6 Mei 2022
SEOUL – Korea Selatan akan menyiapkan undang-undang baru untuk melindungi hak-hak dasar anak-anak dengan mengakui mereka sebagai individu yang menggunakan hak mereka, bukan hanya subjek perlindungan atau pendidikan, kata pejabat pada Hari Anak Kamis.
Untuk melindungi hak-hak dasar anak, Kementerian Kesehatan dan Kesejahteraan akan mulai menyusun RUU baru tahun ini, dengan target pengesahannya tahun depan.
“Undang-undang baru akan mengakui anak-anak sebagai individu dengan hak mereka sendiri,” kata seorang pejabat kementerian. Ini akan dilakukan dengan menentukan berbagai hak mereka, termasuk hak atas perawatan kesehatan, pendidikan, pengembangan dan kelangsungan hidup, kata kementerian itu. Undang-undang juga akan menjamin hak anak untuk beristirahat dan berekreasi, sambil memastikan bahwa masyarakat menyediakan lingkungan bermain yang ramah anak.

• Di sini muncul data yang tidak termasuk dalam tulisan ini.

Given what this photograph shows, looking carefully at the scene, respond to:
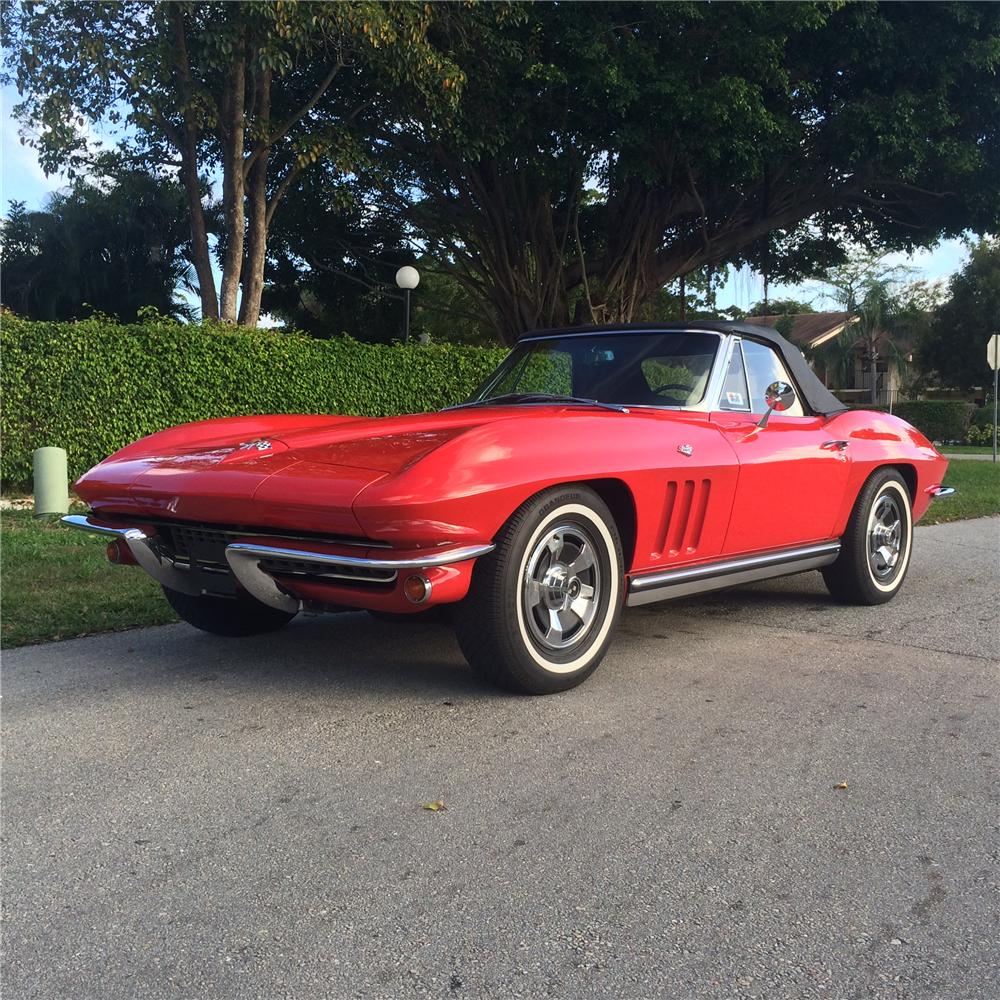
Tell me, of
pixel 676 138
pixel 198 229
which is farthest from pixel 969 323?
pixel 198 229

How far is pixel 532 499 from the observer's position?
3.62 meters

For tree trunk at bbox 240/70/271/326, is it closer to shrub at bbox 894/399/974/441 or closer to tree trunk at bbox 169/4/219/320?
tree trunk at bbox 169/4/219/320

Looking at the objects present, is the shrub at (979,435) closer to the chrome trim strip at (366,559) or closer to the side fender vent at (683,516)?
the side fender vent at (683,516)

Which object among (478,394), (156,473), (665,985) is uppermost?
(478,394)

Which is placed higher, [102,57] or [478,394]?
[102,57]

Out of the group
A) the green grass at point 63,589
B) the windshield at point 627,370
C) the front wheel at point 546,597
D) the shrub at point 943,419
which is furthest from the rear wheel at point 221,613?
the shrub at point 943,419

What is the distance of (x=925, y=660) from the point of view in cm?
443

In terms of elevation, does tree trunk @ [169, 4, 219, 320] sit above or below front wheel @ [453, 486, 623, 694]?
above

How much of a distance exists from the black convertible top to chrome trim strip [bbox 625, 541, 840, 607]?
30.3 inches

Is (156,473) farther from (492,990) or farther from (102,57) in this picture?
(102,57)

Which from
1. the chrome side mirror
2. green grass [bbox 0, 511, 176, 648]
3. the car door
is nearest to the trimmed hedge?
green grass [bbox 0, 511, 176, 648]

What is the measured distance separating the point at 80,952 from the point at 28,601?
382 cm

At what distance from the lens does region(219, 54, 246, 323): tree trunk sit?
1292 centimetres

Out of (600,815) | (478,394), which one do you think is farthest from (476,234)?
(600,815)
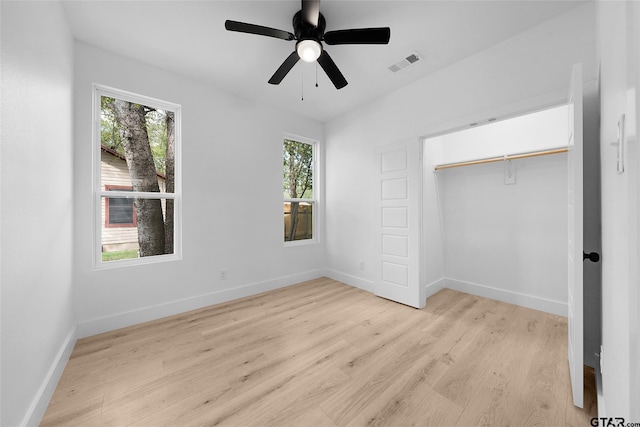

RUU baru tersebut bertujuan untuk menutupi kekurangan dalam undang-undang terkait pendidikan saat ini yang melindungi hak-hak anak tetapi cenderung mendefinisikan anak sebagai subjek pendidikan, menurut kementerian.
Usulan kementerian datang di tengah meningkatnya kesadaran tentang pentingnya kesehatan mental anak-anak, yang telah diidentifikasi sebagai salah satu masalah yang perlu ditangani di negara yang terkenal dengan budaya ujian panci presto.
Sebuah survei pemerintah yang dirilis pada bulan Maret menunjukkan bahwa 1 dari 5 anak di Korea Selatan merasa tidak bahagia.
Survei yang dilakukan antara Juli dan Oktober tahun lalu oleh Kementerian Kesehatan dan Kesejahteraan dan Pusat Nasional untuk Hak Anak di antara sedikitnya 1.270 anak antara usia 11 dan 17 tahun, menunjukkan bahwa 18,6 persen dari anak-anak yang diwawancarai mengatakan mereka tidak senang.
Tekanan untuk mencapai hasil akademik yang tinggi adalah alasan No. 1 mengapa anak-anak merasa tidak bahagia, menurut hasil survei, mencapai sekitar 34 persen.
28 persen lainnya mengatakan ketidakbahagiaan mereka karena ketakutan akan masa depan yang tidak pasti.
Yang lain memilih masalah keuangan, masalah keluarga, hubungan dengan teman dan penampilan fisik sebagai alasan.
Survei tersebut juga menunjukkan bahwa anak-anak merasa kehilangan hak mereka untuk bermain. Keterlibatan orang dewasa adalah alasan paling umum yang membatasi hak anak untuk berpartisipasi dalam kegiatan bermain dan rekreasi, terhitung 47 persen. Kurangnya waktu luang adalah alasan paling populer kedua.
Sedikitnya 65 persen anak mengatakan pendapat mereka dihormati, tetapi 34,5 persen sisanya mengatakan pendapat mereka tidak.
Sementara itu, temuan menunjukkan bahwa 35,3 persen responden pernah mengalami diskriminasi dalam satu tahun terakhir.
Di antara mereka, 21,4 persen mengatakan pernah mengalami diskriminasi usia. Sekitar 16 persen dari kelompok mengatakan mereka merasa diperlakukan berbeda karena jenis kelamin mereka, sementara 10,8 persen mengatakan mereka telah didiskriminasi berdasarkan penampilan mereka. Diskriminasi karena prestasi akademik mencapai 9,9 persen.